## Document section
↓

AN EMAIL TO MY NIECE by Bob Smith 
Friday, January 5, 2018, 08:13 PM
Posted by Administrator
Editor's Note: Bob Smith is a retired South Florida lawyer who sometimes writes for the blog. He wrote this entry from his home in Northern Wyoming, hard by the Canadian border. Previously, Bob has written mellower pieces from a Tim Hortons Donut shop he frequents at the Walmart SuperCenter in Medicine Hat, Alberta. Given the tenor or this piece, we wish he'd head back to the Tim Hortons. Bob writes........


Personally, I'd rather not settle. I know I can put on a good performance at a hearing and, since the result of a disputed hearing is up to the judge, I won't get blamed for a crappy result. Settling means that I've got to predict what the judge would do if we had a hearing and tell the client whether they are likely to do better or worse by letting the judge decide the issues. Worse=settle. Better=don't.


Since there are lots of judges who are in lots of different moods on different days, it is impossible to predict....except that some judges are very conservative or male oriented or female oriented and, sometimes, you can make a decent guess.


Sometimes you have a hearing because, though you're looking at an okay offer, the client really, really wants to tell the judge their story. Sometimes, you have a hearing because the other side makes a stupid-low offer that, on any day, you will either equal or beat at a hearing. If the hearing is risk-free and there is only an up-side, so, why not have a hearing.

↑

## Complete the following
1. Translate this sentence from the blog post on settling cases into Spanish: "Personally, I'd rather not settle."
2. Resume the blog post about settling versus going to a hearing, picking up after its last sentence.

## Dataset section
↓

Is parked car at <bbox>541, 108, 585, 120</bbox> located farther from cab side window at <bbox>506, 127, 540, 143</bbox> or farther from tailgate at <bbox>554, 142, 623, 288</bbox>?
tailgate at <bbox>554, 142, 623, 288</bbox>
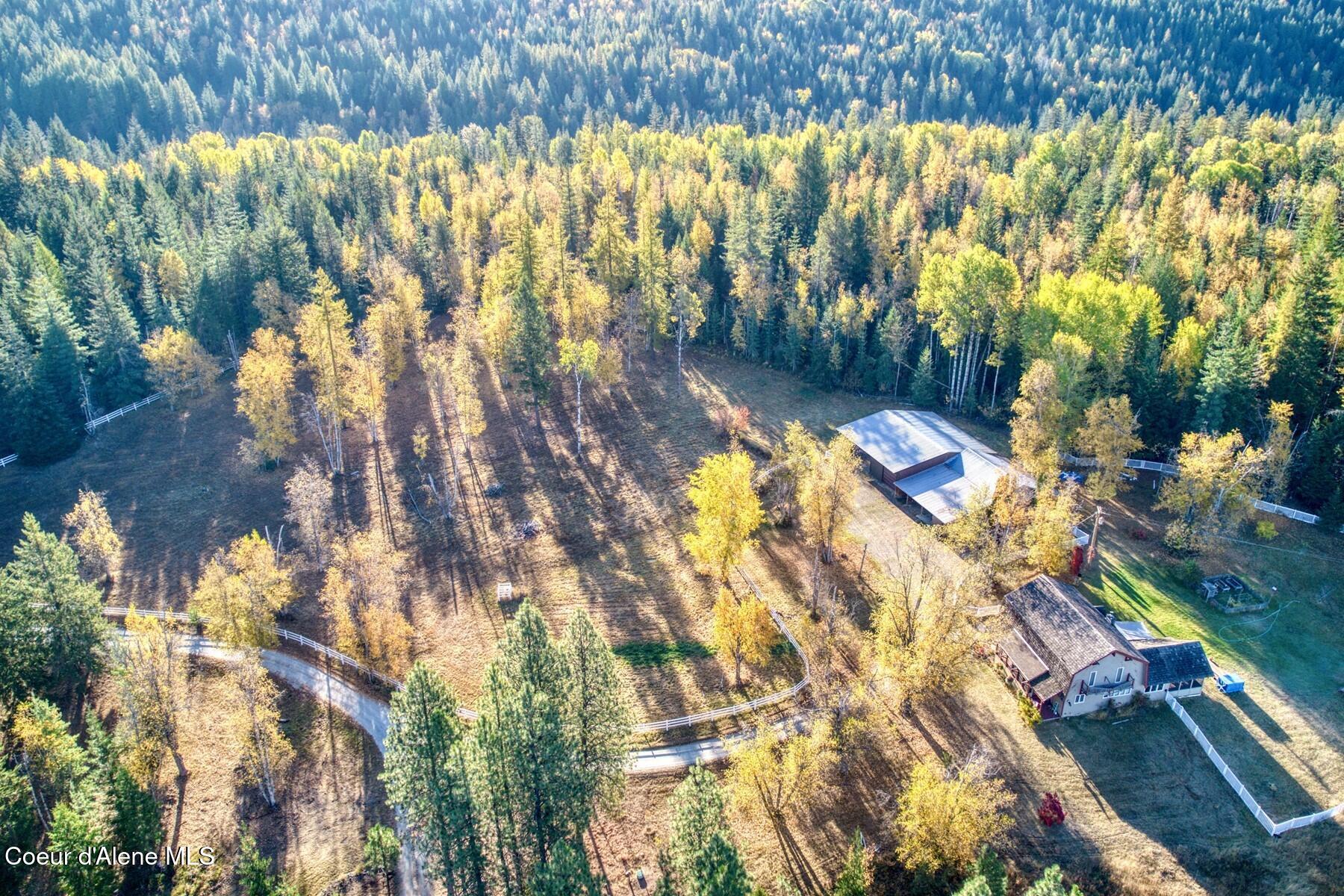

↑

## Expected outputs
1. Personalmente, prefiero no llegar a un acuerdo.

2.
Getting clients to decide what to do is usually impossible unless they accept that half the decisions we make in life are wrong; that making a decision is a necessary evil that can't be avoided forever in a neurotic haze of circular thinking; and that you have to pick the least bad option.......that there are no "good" choices (but that it is always good to make a decision, right or wrong, and not let your lawyer swing in the breeze....bad for the blood pressure). And, that even if you pick the least bad option, you still, quite possibly, made a mistake. I frequently tell clients to look up "approach-avoidance conflict" but I doubt anyone does.


Luckily, these kind of decisions have only a temporary effect. Kids reach age 18. Adults get a higher paying job. Men forced to pay alimony lose their jobs and can't pay. People get arrested, die, win the lottery, move out-of-state. This kind of decision is more like what you should order for dinner at a restaurant than what St. Peter is charged with doing at the pearly gates. People make it back from bad-results divorces but not-so-much back from hell.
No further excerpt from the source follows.